=== Gestellte Aufgabe 1 ===
Wie viele Dauerarbeitsplätze wurden laut der Antwort der Landesregierung im Auszug zur Förderung der WINSTONgolf-Anlage seit 2012 neu geschaffen?
=== Gestellte Aufgabe 2 ===
Greifen Sie den Auszug zur Förderung der WINSTONgolf-Anlage an seinem Ende auf und führen Sie ihn weiter.

━━━ Zitierter Auszug ━━━

Noch ein praktisches Beispiel: Vor einiger Zeit stellte ich eine Kleine Anfrage, wieso die WINSTONgolf-Anlage nahe Schwerin mehr als 4,5 Millionen Euro Fördermittel erhielt. Die Landesregierung antwortete, dass damit seit 2012 genau 26 Dauerarbeitsplätze neu geschaffen wurden. Die Golfanlage wurde um einen Platz und ein Gebäude erweitert. Nach Adam Riese investierte die Landesregierung somit etwa 175.000 Euro, um einen Arbeitsplatz zu schaffen.

(Sebastian Ehlers, CDU: Für Touristen! Die bringen Geld ins Land.)

Überprüft wird das übrigens nur für fünf Jahre. 2018 kann diese Arbeitskraft dann theoretisch wieder entlassen werden. Na ja, was soll man dazu sagen?!

(Jochen Schulte, SPD: Das kann Ihnen auch passieren nach fünf Jahren.)

Jeder Dönerladen und jede Schneiderei könnte wahrscheinlich mit einem Geldgeschenk von 175.000 Euro eine weitere Person über fünf Jahre einstellen, vielleicht aber auch mehr.

(Zuruf von Christian Brade, SPD)

Ein weiteres Argument der Landesregierung war, dass sich die Zahl der Golf spielenden Touristen in den vergangenen zehn Jahren in Mecklenburg fast verdoppelt hat. Das ist eine typische Beispielantwort der Regierung aus der Rubik „Tricksen mit Zahlen“. Hier findet eine statistische Erweiterung statt. Es wird eine riesige Zeit

spanne erwähnt, es wird von einer spezifischen Anlage auf alle Golfplätze abgelenkt,

(Wolfgang Waldmüller, CDU: Steuergelder.)

━━━ Angezeigte Daten ━━━

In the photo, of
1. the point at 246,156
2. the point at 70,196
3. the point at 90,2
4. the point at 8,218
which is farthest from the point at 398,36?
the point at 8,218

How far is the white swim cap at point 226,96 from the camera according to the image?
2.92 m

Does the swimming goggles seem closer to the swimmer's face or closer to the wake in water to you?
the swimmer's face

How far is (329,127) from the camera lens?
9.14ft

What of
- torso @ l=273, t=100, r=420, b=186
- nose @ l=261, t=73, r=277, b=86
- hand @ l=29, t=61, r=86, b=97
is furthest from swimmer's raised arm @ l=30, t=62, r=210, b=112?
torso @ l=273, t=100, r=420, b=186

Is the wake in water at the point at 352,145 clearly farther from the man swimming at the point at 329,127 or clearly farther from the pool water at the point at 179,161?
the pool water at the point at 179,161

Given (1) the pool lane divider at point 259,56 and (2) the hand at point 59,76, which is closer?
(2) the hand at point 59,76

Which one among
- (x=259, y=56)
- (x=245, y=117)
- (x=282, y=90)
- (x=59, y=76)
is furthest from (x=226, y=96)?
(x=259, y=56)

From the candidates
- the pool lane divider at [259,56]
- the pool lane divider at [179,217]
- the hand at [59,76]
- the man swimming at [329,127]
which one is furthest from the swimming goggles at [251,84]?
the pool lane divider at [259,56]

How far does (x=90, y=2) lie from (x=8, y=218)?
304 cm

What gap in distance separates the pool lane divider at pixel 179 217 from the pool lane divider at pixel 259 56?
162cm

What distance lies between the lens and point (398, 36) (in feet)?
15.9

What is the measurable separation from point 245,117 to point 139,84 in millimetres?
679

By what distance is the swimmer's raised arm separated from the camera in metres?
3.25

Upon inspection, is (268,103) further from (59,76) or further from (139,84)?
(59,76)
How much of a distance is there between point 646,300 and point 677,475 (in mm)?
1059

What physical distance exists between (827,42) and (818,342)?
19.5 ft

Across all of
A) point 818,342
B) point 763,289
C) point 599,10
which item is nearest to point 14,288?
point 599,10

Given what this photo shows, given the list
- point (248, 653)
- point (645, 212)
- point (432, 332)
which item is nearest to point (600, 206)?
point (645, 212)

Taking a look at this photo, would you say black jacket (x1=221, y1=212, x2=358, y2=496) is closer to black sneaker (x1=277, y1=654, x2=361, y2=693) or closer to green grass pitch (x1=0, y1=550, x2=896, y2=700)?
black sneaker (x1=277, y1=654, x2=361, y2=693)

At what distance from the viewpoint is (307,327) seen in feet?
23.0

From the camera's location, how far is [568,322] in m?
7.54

━━━

=== Richtige Antwort 1 ===
Genau 26 Dauerarbeitsplätze.

=== Richtige Antwort 2 ===
es wird über ganz Mecklenburg-Vorpommern geredet und nichts davon erwähnt, ob die Übernachtenden nur des Golfens wegen herkamen oder es nebenbei taten.

(Unruhe bei Christian Brade, SPD, und Wolfgang Waldmüller, CDU)

Deshalb unser Antrag, in dem wir fordern, erstens die Vergabe von Fördermitteln in Zukunft nur an Firmen mit Hauptsitz in Mecklenburg-Vorpommern zu vergeben, zweitens die Förderung von Großunternehmen im Sinne der EU-Definition, keine Förderung der Großunternehmen im Sinne von EU …

(Minister Dr. Till Backhaus und Minister Harry Glawe: Na, wat denn nu?)

Jetzt habe ich mich verhaspelt.

… ja, genau, zweitens keine Förderung von Großunternehmen im Sinne der EU-Definition – war doch richtig –,

(Jochen Schulte, SPD: Das ist schon schlecht, wenn es aufgeschrieben wird.)

drittens, private Verlage, Medien, Radio- und TV-Sender und Druckereien, Ferienwohnungen und Versandhändler sind ab sofort förderfähig, viertens, die Zuschusshöchstgrenze mit einer Arbeitsplatzgarantie von zehn Jahren und fünftens, und das ist ganz wichtig, eine öffentliche Datenbank zur Schaffung von Transparenz. Jeder soll einsehen können, wer hier das Fördergeld bekommt und was er damit macht.

Darum bitte ich um Zustimmung zu unserem Antrag. – Vielen Dank.

(Beifall vonseiten der Fraktion der AfD)

Im Ältestenrat ist vereinbart worden, eine Aussprache mit einer Dauer von bis zu 60 Minuten vorzusehen. Ich sehe und höre dazu keinen Widerspruch, dann ist das so beschlossen. Ich eröffne die Aussprache.

Ums Wort gebeten hat zunächst der Minister für Wirtschaft, Arbeit und Gesundheit. Herr Minister Glawe, Sie haben das Wort.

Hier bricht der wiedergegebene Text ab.